Pourtant, maintenant qu’elle avait un peu reprit ses esprits, elle se permit d’observer les alentours. De sa position, elle était un peu au-dessus de la sortie de l’auberge, si bien qu’elle pouvait remarquer qui entrait et sortait de ce lieu. Bien entendu, elle ne vit pas la moindre trace d’Esmeralda, ce qui l’étonna un peu, ne connaissant pas la guerrière pour s’attarder si elle se devait d’agir. Quant à la fenêtre, l’imp l’avait plus ou moins garder dans son champ visuel, depuis le bord du mur, et elle n’avait bien sûr pas remarquer le moindre mouvement, la moindre sortie, même pas un bout de main qui se serait placée sur le rebord pour permettre de regarder à l’intérieur de la rue. C’était assez étrange pour le coup. La mercenaire avait peut-être choisie d’attendre Flint à l’intérieur de l’auberge, imaginant qu’elle allait bien devoir passer par l’entrée principale pour pouvoir aller récupérer ses affaires ? Cela serait en effet logique, mais bienheureusement pour la maline demoiselle, elle avait prit les devants de cette possibilité.
En tout cas, elle avait assez attendue. Flint se doutait désormais que la mercenaire avait dû quitter sa chambre, aussi s’en rapprocha-t-elle avec toutefois une certaines prudences, ne voulant risquer quoi que ce soit par précipitation, puis passa malgré tout un coup d’oeil à l’intérieur. Il ne semblaiiiit… Qu’est-ce que !?

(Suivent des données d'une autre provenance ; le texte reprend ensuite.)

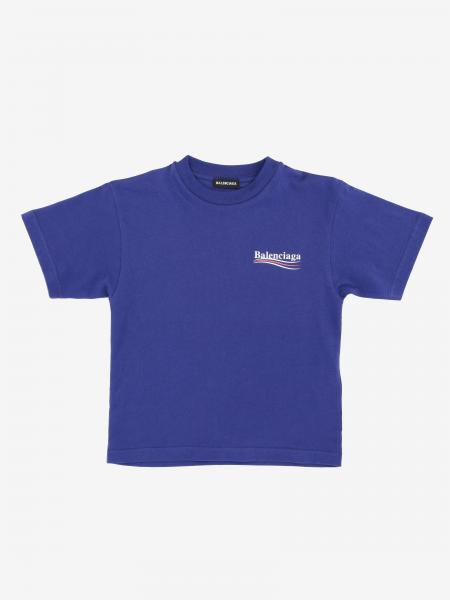 Balenciaga logo印花T恤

Au sol, juste devant la petite console qui allait avec la chambre se trouvait Esmeralda, inerte. Mince mince qu’est-ce qu’il s’était passé ? Bondissant dans la chambre avec une hâte inquiète, elle se précipita sans réfléchir au chevet de la femme, s’agenouillant près d’elle sans remarquer la large flaque de sang qui empourpra ses genoux. Merde, c’est elle qui avait fait ça ? Pas possible, le sort qu’elle avait utilisée n’avait aucune capacité offensive, c’était juste un tour, comme la majorité de ses sorts ! Mince, mince, mince ! Qu’est-ce qu’elle pouvait faire, où est-ce que la dame était blessée ? Elle tâtonna comme elle put, jambes, dos, épaules, bras, rien ! Puis quand elle vint tâter son visage, et sa chevelure, elle perçut enfin le flot léger mais gluant qui partait d’entre ses cheveux. MERDE ! Elle ne pouvait même pas cautériser la plaie, où Esmeralda allait juste flamber. Allez, du calme. Les premiers soins, comment on fait, qu’est-ce qu’on privilégie ? Finalement la petite démone se relève, court vers la couette et incante :
« Siscth’it Codersis fribeyss’th »
Elle se concentra, coupant plusieurs morceaux de draps de formes rectangulaires. Elle les attrapa alors immédiatement et se précipita à nouveau au chevet de la blessée, pour reprendre une nouvelle incantation rapide, de manière à ne pas perdre de temps en focalisation et en chant. Pointant du doigt la zone blessée, elle visa le plus précisément possible :
« Gu’herd »
N’ayant appeler que la force de l’eau, sans précision de forme ou d’effet, elle ne parvint qu’à projeter un éclat de flotte sur la blessure de la mercenaire. Un peu comme si elle avait lancée un ballon rempli de flotte sur le visage d’Esmeralda. C’était pas le meilleur, mais au moins comme ça elle avait enlevée les croûtes de sang et de poussière sur la frêle forme de son amie évanouie. Immédiatement après, elle appliqua les compresses de fortunes qu’elle avait préparée, et ôta un de ses gants relativement élastique pour ceinturer le tout avec une adresse remarquable, nouant cela pour que ça ne puisse s’échapper. Parfait, tout était bon, maintenant… Elle devait accomplir le plus important, à savoir trouver quelqu’un pour la soigner. Elle défit rapidement l’attirail de sa camarade, se doutant qu’elle ne pourrait efficacement la transporter avec tout le farda qu’elle se traînait normalement sur les épaules. Puis la souleva, l’installant sur son dos. Esmeralda n’était clairement pas assez lourde pour la mettre en difficulté, merci encore à sa nature démoniaque, aussi sortit elle rapidement de la chambre, puis se mit-elle à courir.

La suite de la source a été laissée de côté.